= What the task asks =
Render every line of the records below as a single numbered list, skipping blank lines. Leave the pictures out of your answer.

= Source material =
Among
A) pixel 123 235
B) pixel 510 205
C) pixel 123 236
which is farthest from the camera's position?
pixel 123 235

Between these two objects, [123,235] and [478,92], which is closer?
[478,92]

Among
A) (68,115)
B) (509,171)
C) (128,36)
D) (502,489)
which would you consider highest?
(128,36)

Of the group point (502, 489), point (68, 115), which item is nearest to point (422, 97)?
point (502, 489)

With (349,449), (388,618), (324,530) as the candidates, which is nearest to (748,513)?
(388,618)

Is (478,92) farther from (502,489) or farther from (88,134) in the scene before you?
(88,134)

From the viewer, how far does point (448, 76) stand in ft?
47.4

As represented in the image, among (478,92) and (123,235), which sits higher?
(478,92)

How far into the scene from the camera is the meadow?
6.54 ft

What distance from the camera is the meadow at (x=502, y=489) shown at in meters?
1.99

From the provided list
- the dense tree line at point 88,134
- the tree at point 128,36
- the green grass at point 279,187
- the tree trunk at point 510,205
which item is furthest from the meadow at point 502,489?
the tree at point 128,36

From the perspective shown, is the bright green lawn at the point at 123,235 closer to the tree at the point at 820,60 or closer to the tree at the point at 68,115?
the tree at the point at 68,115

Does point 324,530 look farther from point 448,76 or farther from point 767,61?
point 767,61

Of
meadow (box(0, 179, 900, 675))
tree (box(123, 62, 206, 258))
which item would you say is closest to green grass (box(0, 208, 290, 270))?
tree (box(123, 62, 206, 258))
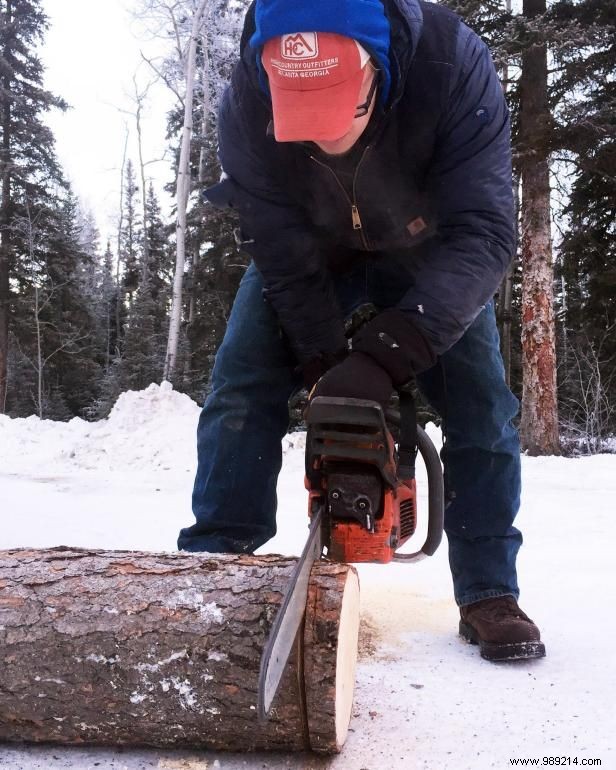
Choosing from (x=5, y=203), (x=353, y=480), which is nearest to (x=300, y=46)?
(x=353, y=480)

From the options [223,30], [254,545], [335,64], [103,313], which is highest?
A: [223,30]

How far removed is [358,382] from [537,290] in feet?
24.3

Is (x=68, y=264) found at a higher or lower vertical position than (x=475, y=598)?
higher

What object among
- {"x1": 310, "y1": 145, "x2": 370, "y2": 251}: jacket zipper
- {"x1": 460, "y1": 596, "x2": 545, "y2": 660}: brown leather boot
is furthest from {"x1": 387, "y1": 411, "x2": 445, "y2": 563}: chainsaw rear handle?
{"x1": 310, "y1": 145, "x2": 370, "y2": 251}: jacket zipper

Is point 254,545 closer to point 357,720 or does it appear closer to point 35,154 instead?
point 357,720

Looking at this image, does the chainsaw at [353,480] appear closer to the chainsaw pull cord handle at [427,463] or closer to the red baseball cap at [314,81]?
the chainsaw pull cord handle at [427,463]

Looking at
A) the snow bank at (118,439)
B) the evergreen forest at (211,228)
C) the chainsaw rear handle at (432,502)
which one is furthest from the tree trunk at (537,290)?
the chainsaw rear handle at (432,502)

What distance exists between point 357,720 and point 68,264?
1962cm

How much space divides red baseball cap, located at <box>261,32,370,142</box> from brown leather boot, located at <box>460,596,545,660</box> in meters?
1.40

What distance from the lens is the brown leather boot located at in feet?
5.89

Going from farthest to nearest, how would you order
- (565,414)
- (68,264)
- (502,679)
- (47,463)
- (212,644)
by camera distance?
(68,264)
(565,414)
(47,463)
(502,679)
(212,644)

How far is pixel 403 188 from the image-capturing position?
1.80m

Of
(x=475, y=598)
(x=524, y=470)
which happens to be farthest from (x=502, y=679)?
(x=524, y=470)

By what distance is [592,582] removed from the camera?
2555 mm
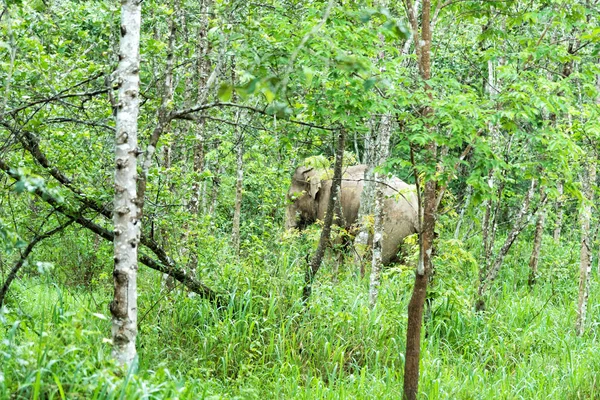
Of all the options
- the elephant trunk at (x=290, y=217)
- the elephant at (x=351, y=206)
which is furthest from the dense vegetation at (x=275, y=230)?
the elephant trunk at (x=290, y=217)

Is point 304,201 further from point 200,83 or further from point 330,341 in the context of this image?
point 330,341

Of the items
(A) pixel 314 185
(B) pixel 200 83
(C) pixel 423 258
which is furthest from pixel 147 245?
(A) pixel 314 185

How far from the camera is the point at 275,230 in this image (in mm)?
9578

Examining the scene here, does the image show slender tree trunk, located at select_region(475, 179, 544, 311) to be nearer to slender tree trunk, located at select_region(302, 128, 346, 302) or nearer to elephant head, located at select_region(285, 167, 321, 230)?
slender tree trunk, located at select_region(302, 128, 346, 302)

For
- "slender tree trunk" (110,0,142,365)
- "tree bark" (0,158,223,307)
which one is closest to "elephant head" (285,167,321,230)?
"tree bark" (0,158,223,307)

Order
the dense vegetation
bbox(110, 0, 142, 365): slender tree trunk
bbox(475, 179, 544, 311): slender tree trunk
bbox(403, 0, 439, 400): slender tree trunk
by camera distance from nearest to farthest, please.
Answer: bbox(110, 0, 142, 365): slender tree trunk, the dense vegetation, bbox(403, 0, 439, 400): slender tree trunk, bbox(475, 179, 544, 311): slender tree trunk

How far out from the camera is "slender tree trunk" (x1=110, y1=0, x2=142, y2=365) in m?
4.69

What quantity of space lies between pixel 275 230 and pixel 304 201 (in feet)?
20.6

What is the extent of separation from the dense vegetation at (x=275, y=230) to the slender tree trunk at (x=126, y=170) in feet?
0.40

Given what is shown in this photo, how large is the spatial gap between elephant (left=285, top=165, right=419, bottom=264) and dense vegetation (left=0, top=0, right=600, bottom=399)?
438 cm

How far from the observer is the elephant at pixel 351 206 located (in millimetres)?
13953

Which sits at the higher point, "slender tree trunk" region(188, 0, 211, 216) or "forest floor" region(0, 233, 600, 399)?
"slender tree trunk" region(188, 0, 211, 216)

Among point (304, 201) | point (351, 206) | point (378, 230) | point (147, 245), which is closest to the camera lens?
point (147, 245)

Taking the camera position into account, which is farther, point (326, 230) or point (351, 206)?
point (351, 206)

= Output for this task =
1. Among
2. A) pixel 123 235
3. B) pixel 510 205
4. C) pixel 123 236
5. which is farthest from the camera's position?
6. pixel 123 235
7. Between these two objects, [123,235] and [478,92], which is closer?
8. [478,92]
9. Among
10. A) (68,115)
11. B) (509,171)
12. C) (128,36)
13. D) (502,489)
14. which would you consider highest?
15. (128,36)
16. Of the group point (502, 489), point (68, 115), which item is nearest to point (422, 97)?
17. point (502, 489)
18. With (349,449), (388,618), (324,530) as the candidates, which is nearest to (748,513)?
19. (388,618)
20. Is (478,92) farther from (502,489) or farther from (88,134) in the scene before you?
21. (88,134)
22. From the viewer, how far does point (448, 76) stand in ft?
23. 47.4
24. As represented in the image, among (478,92) and (123,235), which sits higher?
25. (478,92)
26. How far into the scene from the camera is the meadow?
27. 6.54 ft
28. What distance from the camera is the meadow at (x=502, y=489) shown at in meters?
29. 1.99
30. From the provided list
31. - the dense tree line at point 88,134
32. - the tree at point 128,36
33. - the green grass at point 279,187
34. - the tree trunk at point 510,205
35. which item is furthest from the meadow at point 502,489?
36. the tree at point 128,36
37. From the perspective shown, is the bright green lawn at the point at 123,235 closer to the tree at the point at 820,60 or closer to the tree at the point at 68,115?
38. the tree at the point at 68,115
39. Does point 324,530 look farther from point 448,76 or farther from point 767,61?
40. point 767,61
41. Of
42. meadow (box(0, 179, 900, 675))
43. tree (box(123, 62, 206, 258))
44. which item would you say is closest to green grass (box(0, 208, 290, 270))?
45. tree (box(123, 62, 206, 258))
46. Choosing from (x=5, y=203), (x=353, y=480), which is nearest to (x=300, y=46)?
47. (x=353, y=480)
48. From the options [223,30], [254,545], [335,64], [103,313], which is highest?
49. A: [223,30]
50. How far removed is [358,382] from [537,290] in feet?
51. 24.3
52. Is (x=68, y=264) found at a higher or lower vertical position than (x=475, y=598)?
53. higher
54. What object among
55. - {"x1": 310, "y1": 145, "x2": 370, "y2": 251}: jacket zipper
56. - {"x1": 460, "y1": 596, "x2": 545, "y2": 660}: brown leather boot
57. is furthest from {"x1": 387, "y1": 411, "x2": 445, "y2": 563}: chainsaw rear handle?
58. {"x1": 310, "y1": 145, "x2": 370, "y2": 251}: jacket zipper
59. Is point 254,545 closer to point 357,720 or does it appear closer to point 35,154 instead?
60. point 357,720
61. Looking at this image, does the chainsaw at [353,480] appear closer to the chainsaw pull cord handle at [427,463] or closer to the red baseball cap at [314,81]?
62. the chainsaw pull cord handle at [427,463]
63. Looking at
64. A) the snow bank at (118,439)
65. B) the evergreen forest at (211,228)
66. C) the chainsaw rear handle at (432,502)
67. which one is furthest from the tree trunk at (537,290)?
68. the chainsaw rear handle at (432,502)
69. What distance exists between point 357,720 and point 68,264?
70. 1962cm
71. How much space divides red baseball cap, located at <box>261,32,370,142</box> from brown leather boot, located at <box>460,596,545,660</box> in meters?
72. 1.40
73. What distance from the lens is the brown leather boot located at in feet?
74. 5.89
75. Going from farthest to nearest, how would you order
76. - (565,414)
77. - (68,264)
78. - (502,679)
79. - (47,463)
80. - (212,644)
81. by camera distance?
82. (68,264)
83. (565,414)
84. (47,463)
85. (502,679)
86. (212,644)
87. How far is pixel 403 188 from the image-capturing position?
88. 1.80m
89. Of
90. (x=475, y=598)
91. (x=524, y=470)
92. which happens to be farthest from (x=502, y=679)?
93. (x=524, y=470)
94. By what distance is [592,582] removed from the camera?
95. 2555 mm
96. Of all the options
97. - the elephant trunk at (x=290, y=217)
98. - the elephant at (x=351, y=206)
99. which is furthest from the dense vegetation at (x=275, y=230)?
100. the elephant trunk at (x=290, y=217)
101. Is point 304,201 further from point 200,83 or further from point 330,341 in the context of this image?
102. point 330,341
103. Of the items
104. (A) pixel 314 185
105. (B) pixel 200 83
106. (C) pixel 423 258
107. which is furthest from pixel 147 245?
108. (A) pixel 314 185
109. How far from the camera is the point at 275,230 in this image (in mm)?
110. 9578
111. Examining the scene here, does the image show slender tree trunk, located at select_region(475, 179, 544, 311) to be nearer to slender tree trunk, located at select_region(302, 128, 346, 302) or nearer to elephant head, located at select_region(285, 167, 321, 230)?
112. slender tree trunk, located at select_region(302, 128, 346, 302)
113. For
114. - "slender tree trunk" (110,0,142,365)
115. - "tree bark" (0,158,223,307)
116. which one is closest to "elephant head" (285,167,321,230)?
117. "tree bark" (0,158,223,307)
118. Order
119. the dense vegetation
120. bbox(110, 0, 142, 365): slender tree trunk
121. bbox(475, 179, 544, 311): slender tree trunk
122. bbox(403, 0, 439, 400): slender tree trunk
123. by camera distance from nearest to farthest, please.
124. Answer: bbox(110, 0, 142, 365): slender tree trunk, the dense vegetation, bbox(403, 0, 439, 400): slender tree trunk, bbox(475, 179, 544, 311): slender tree trunk
125. How far out from the camera is "slender tree trunk" (x1=110, y1=0, x2=142, y2=365) in m?
126. 4.69
127. What quantity of space lies between pixel 275 230 and pixel 304 201 (in feet)?
128. 20.6
129. What is the extent of separation from the dense vegetation at (x=275, y=230) to the slender tree trunk at (x=126, y=170) in feet?
130. 0.40
131. Given what is shown in this photo, how large is the spatial gap between elephant (left=285, top=165, right=419, bottom=264) and dense vegetation (left=0, top=0, right=600, bottom=399)?
132. 438 cm
133. How far from the observer is the elephant at pixel 351 206 located (in millimetres)?
134. 13953
135. Which sits at the higher point, "slender tree trunk" region(188, 0, 211, 216) or "forest floor" region(0, 233, 600, 399)?
136. "slender tree trunk" region(188, 0, 211, 216)
137. Among point (304, 201) | point (351, 206) | point (378, 230) | point (147, 245), which is closest to the camera lens?
138. point (147, 245)
139. Taking the camera position into account, which is farther, point (326, 230) or point (351, 206)?
140. point (351, 206)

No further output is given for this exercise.